The history of freedom fighting through human destinies
The Museum of Liberation Struggle opens in Lviv
LVIV – The idea of opening a liberation struggle museum took shape as long back as in 1992 in Kolomyia, during the celebration of the UPA’s 70th anniversary, but took 20 years to ripen. There have been all sorts of reasons for the delay, from a lack of finance to having to fight for a building to house the museum. Until recently the museum premises has included two apartments, and the two families who lived there needed new homes, where they had to be moved. The hand-picking of exhibits was not an easy task either: a lot of them had been destroyed by the Soviets, and many artifacts had been kept by the families of former UPA fighters. However, on October 13 the Museum of Liberation Struggle, a branch of the History Museum, opened its doors to its first visitors.
Its address now is 23A Lysenko Street, in a building with a remarkable history, next to Kniazha Hora (Prince’s Hill). Originally it was used as a training center and belonged to the so-called Rooster Shooting Fraternity (Kurkove Bratstvo), a self-defense guild dating back to the 15th century. In 1868, the shooting society hall housed the constituent assembly of Prosvita, an educational and cultural association. The current building was completed in 1781.
The exhibit comprises 7,000 documents, including photographs, standard acts, and leaflets, and nearly 10,000 household objects and other artifacts (clothes, medical equipment, pictures, and typewriters). According to the Museum’s chief researcher Liubov Koval, there could be a lot more exhibits on display: the families of the former liberation movement activists keep replenishing the storerooms with new items.
The huge numbers of exhibits and the relatively small area of the museum challenged the curators, demanding an ingenious solution for the exhibition rooms.
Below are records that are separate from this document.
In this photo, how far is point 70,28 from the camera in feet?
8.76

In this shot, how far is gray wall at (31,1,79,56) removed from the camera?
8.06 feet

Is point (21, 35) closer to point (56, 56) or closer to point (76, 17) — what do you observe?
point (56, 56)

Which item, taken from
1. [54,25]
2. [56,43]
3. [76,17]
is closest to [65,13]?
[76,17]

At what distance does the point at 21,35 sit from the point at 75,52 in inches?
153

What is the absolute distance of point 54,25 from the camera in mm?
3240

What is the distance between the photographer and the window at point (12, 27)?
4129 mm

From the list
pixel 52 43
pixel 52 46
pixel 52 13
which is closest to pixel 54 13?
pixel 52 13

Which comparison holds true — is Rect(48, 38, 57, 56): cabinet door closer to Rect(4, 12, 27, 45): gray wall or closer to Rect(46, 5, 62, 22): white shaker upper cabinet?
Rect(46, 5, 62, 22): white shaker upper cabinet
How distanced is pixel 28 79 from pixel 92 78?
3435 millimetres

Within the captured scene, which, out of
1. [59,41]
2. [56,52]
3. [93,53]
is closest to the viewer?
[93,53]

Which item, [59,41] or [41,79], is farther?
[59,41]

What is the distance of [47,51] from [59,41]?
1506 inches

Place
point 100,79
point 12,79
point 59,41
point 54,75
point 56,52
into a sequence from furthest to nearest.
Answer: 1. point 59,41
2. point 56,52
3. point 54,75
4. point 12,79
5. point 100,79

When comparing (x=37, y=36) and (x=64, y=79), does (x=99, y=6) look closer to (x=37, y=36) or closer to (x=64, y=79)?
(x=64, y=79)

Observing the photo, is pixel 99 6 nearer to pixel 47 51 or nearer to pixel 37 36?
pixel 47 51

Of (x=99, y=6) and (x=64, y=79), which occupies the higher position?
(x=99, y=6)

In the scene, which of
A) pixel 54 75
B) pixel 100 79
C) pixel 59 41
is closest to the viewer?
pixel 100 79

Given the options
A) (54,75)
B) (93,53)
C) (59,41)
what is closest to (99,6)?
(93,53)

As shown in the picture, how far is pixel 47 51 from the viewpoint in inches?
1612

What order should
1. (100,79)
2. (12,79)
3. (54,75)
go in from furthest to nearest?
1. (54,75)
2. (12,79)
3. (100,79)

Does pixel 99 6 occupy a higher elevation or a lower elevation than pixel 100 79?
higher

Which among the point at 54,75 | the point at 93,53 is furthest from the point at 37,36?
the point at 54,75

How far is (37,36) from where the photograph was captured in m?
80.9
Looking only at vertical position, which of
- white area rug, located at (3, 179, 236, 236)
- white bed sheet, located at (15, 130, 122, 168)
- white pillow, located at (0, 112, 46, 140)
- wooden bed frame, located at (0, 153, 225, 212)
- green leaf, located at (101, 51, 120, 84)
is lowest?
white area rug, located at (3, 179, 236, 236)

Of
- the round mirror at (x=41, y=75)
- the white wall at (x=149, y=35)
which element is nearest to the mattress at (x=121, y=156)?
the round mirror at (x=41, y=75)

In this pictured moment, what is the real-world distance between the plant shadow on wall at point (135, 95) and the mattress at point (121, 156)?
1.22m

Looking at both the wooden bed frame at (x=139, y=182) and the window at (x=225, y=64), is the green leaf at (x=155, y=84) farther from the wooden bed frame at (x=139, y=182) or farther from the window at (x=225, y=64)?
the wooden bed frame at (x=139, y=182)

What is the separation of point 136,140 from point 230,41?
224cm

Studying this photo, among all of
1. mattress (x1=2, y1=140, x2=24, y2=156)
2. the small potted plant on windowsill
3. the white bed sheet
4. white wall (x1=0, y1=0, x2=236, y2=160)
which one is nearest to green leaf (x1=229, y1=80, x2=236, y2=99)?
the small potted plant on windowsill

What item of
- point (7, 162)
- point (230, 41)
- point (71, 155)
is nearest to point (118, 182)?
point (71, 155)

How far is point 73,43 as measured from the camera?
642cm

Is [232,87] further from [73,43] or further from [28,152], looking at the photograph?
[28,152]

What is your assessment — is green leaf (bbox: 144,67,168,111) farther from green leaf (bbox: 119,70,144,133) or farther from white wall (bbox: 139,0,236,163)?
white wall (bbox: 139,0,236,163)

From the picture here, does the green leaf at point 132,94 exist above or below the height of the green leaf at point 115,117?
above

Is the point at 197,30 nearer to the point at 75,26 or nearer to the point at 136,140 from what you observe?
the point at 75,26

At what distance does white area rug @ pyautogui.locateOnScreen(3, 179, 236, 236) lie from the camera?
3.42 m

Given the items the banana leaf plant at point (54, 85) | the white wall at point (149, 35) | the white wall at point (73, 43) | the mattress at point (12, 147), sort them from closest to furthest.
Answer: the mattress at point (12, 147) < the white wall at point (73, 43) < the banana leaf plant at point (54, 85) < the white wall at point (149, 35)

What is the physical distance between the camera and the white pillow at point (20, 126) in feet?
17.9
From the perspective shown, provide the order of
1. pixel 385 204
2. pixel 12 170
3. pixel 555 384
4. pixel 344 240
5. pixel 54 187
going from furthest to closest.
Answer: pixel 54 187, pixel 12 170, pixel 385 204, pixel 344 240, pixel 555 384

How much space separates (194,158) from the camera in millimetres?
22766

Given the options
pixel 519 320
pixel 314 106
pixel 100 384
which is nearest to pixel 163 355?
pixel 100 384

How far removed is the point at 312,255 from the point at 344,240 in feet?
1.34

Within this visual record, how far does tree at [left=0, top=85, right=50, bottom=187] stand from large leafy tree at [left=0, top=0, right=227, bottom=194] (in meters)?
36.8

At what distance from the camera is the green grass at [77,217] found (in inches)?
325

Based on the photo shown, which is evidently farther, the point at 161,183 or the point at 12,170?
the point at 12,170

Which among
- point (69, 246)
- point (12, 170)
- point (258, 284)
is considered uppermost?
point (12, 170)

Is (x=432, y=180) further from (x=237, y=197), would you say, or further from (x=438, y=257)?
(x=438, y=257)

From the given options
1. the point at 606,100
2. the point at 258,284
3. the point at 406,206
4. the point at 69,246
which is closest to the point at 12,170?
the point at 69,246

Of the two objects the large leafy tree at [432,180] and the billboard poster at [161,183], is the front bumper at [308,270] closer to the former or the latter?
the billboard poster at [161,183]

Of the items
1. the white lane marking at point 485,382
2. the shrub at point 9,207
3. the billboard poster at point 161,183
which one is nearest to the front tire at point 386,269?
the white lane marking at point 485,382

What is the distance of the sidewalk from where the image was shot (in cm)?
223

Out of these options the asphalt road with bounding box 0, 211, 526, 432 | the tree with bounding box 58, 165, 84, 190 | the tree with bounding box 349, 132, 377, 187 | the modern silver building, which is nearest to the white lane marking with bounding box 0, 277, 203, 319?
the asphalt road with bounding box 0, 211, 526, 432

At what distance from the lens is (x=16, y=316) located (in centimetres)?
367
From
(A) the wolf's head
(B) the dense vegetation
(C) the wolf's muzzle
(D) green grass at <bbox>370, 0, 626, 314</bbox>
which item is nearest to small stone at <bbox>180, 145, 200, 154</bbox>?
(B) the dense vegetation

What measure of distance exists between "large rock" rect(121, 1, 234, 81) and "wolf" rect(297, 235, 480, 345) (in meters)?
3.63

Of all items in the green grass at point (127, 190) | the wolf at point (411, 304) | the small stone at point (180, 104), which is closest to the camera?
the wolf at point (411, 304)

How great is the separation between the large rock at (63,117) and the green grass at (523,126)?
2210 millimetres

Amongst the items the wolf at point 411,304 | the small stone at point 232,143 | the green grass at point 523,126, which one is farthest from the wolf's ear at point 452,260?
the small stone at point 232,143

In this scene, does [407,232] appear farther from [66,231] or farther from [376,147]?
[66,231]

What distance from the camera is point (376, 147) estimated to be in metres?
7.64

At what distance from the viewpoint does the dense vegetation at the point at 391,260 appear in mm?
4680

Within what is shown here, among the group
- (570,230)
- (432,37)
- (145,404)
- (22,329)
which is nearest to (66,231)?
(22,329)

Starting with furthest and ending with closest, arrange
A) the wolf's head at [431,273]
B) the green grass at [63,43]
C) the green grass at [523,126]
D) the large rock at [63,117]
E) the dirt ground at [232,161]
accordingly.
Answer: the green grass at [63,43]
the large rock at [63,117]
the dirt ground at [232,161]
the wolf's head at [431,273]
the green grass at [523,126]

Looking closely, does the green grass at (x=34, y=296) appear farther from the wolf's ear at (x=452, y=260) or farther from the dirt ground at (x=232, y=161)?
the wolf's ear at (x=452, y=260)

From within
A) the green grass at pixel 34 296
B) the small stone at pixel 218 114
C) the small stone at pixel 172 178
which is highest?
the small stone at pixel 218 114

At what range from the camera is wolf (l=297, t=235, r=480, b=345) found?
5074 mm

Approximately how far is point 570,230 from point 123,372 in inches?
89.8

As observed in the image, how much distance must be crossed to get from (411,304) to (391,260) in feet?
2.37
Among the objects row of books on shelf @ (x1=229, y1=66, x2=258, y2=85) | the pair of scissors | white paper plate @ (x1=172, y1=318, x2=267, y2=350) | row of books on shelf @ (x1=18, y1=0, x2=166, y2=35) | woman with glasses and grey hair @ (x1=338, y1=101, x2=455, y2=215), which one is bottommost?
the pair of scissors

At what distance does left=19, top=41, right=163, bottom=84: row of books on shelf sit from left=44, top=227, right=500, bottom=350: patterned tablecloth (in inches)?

The renowned Lviv painter Orest Skop is the Museum’s chief artist. According to him, “this museum’s main mission is to fully show the face of the people, whom Ukraine does not know.” He thinks of this museum in political terms, because it reveals the history of fighters for independence.
The exposition is based on the chronological principle, unfolding from the moment of the earliest stages of the liberation movement. The first room is dedicated to the foundation and activities of Sokil and Sich associations, the rise of the Ukrainian Sich Riflemen (USS), the history of the USS in the Carpathians and Podillia, as well as their campaigns in Great Ukraine. Then the exposition relates about the rise of the Central Rada, the Ukrainian state under Hetman Pavlo Skoropadsky, the Directorate, the declaration of the West Ukrainian People’s Republic (ZUNR), and the hostilities in Lviv in November, 1918.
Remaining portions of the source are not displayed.